O'Reilly logo
live online training icon Live Online training

Network Troubleshooting: Basic Theory and Process

Russ White

Troubleshooting is a fundamental skill for all network engineers, from the least to most experienced. However, there is little material on correct and efficient troubleshooting techniques in a network engineering context, and no (apparent) live training in this area. Some chapters in books exist (such as the Computer Networking Problems and Solutions, published in December 2017), and some presentations in Cisco Live, but the level of coverage for this critical skill is far below what engineers working in the field to develop solid troubleshooting skills.

This training focuses on the half-split system of troubleshooting, which is widely used in the electronic and civil engineering domains. The importance of tracing the path of the signal, using models to put the system in context, and the use of a simple troubleshooting “loop” to focus on asking how, what, and why are added to the half-split method to create a complete theory of troubleshooting. Other concepts covered in this course are the difference between permanent and temporary fixes and a review of measuring reliability. The final third of the course contains several practical examples of working through problems to help in applying the theory covered in the first two sections to the real world.

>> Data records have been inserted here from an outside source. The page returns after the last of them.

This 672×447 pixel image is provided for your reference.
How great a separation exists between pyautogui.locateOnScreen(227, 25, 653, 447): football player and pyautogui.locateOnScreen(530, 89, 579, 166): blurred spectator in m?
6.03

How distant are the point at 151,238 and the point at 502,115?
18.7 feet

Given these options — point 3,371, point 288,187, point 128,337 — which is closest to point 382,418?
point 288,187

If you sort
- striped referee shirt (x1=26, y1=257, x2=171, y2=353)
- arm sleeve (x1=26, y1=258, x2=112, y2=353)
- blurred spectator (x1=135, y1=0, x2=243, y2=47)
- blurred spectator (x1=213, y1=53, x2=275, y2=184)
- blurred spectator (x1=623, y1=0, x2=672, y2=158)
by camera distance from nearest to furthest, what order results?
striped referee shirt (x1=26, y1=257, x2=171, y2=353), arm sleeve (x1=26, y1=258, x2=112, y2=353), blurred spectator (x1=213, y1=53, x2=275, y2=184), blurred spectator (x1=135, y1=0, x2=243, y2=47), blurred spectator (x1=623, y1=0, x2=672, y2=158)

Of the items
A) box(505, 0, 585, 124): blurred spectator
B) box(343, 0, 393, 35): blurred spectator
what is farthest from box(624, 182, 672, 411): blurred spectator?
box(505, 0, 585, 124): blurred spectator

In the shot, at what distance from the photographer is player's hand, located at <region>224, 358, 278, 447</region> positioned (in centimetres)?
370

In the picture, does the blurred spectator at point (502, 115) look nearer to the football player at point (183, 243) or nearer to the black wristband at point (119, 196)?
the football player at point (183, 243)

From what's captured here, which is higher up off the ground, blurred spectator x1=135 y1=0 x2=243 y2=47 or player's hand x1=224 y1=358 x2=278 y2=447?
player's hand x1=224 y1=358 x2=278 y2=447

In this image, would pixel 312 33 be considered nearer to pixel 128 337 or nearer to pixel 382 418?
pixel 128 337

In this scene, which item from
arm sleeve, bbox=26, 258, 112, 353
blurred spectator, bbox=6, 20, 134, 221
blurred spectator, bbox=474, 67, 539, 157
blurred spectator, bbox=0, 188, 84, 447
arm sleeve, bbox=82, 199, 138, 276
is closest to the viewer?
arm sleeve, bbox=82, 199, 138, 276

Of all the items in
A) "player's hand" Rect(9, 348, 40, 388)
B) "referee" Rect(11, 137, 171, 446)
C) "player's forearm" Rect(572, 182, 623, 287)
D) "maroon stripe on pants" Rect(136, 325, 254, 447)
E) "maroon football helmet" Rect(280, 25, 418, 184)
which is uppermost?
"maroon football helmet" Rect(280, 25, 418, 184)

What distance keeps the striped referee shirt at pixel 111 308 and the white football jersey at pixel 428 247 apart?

What you'll learn-and how you can apply it

This course will focus on the theory of troubleshooting. By taking this course, you will develop a strong mental model of efficient troubleshooting, helping you reduce MTTR, and even MTBM, in real life deployments. The half-split method, the use of models from forwarding systems to protocol layers, and the general concepts of root cause analysis are all covered.

This training course is for you because...

  • You want to move from ad hoc styles of troubleshooting to more systematic styles
  • You want to have specific, actionable methods to use for troubleshooting network problems and to stage information to improve MTTR
  • You want to understand the relationship between redundancy and resilience better
  • You want to understand the relationship between technical debt, root causes, and problem repair better

Prerequisites

  • A basic understanding of network design and operation (perhaps at the network professional level)
  • A basic understanding of OSPF, IS-IS, BGP, and IP forwarding

Resources

About your instructor

  • Russ White began working with computers in the mid-1980's, and computer networks in 1990. He has experience in designing, deploying, breaking, and troubleshooting large scale networks, and is a strong communicator from the white board to the board room. Across that time, he has co-authored more than forty software patents, participated in the development of several Internet standards, helped develop the CCDE and the CCAr, and worked in Internet governance with the Internet Society. Russ has a background covering a broad spectrum of topics, including radio frequency engineering and graphic design, and is an active student of philosophy and culture.

    Russ is a co-host at the Network Collective, serves on the Routing Area Directorate at the IETF, co-chairs the BABEL working group, serves on the Technical Services Council/as a maintainer on the open source FR Routing project, and serves on the Linux Foundation (Networking) board. His most recent works are Computer Networking Problems and Solutions, The Art of Network Architecture, Navigating Network Complexity, and the Intermediate System to Intermediate System LiveLesson.

    MSIT Capella University, MACM Shepherds Theological Seminary, PhD (in progress) Southeastern Baptist Theological Seminary CCIE #2635, CCDE 2007::1, CCAr

Schedule

The timeframes are only estimates and may vary according to how the class is progressing

Segment 1: Foundations

Length: 50 minutes

  • MTTR, MTBM, MTBM
  • Resiliency in terms of troubleshooting
  • Positive feedback loops
  • Automated processes and fragility
  • The troubleshooting process
  • Avoiding the narrows
  • Using models to dive deeper
  • Using abstraction to counter the combinatorial explosion
  • When abstractions leak
  • What, how, and why models

10 Minute Break

Segment 2: Process

Length: 50 minutes

  • The theory of half split, as seen from search trees
  • Putting it together: a simple troubleshooting loop and the half-split
  • Using manipulability theory to prove it
  • Observations on observations

10 Minute Break

Segment 3: Examples

Length: 50 minutes

  • The EIGRP case
  • The BGP case
  • IS-IS and BFD

10 minute final Question and Answer Period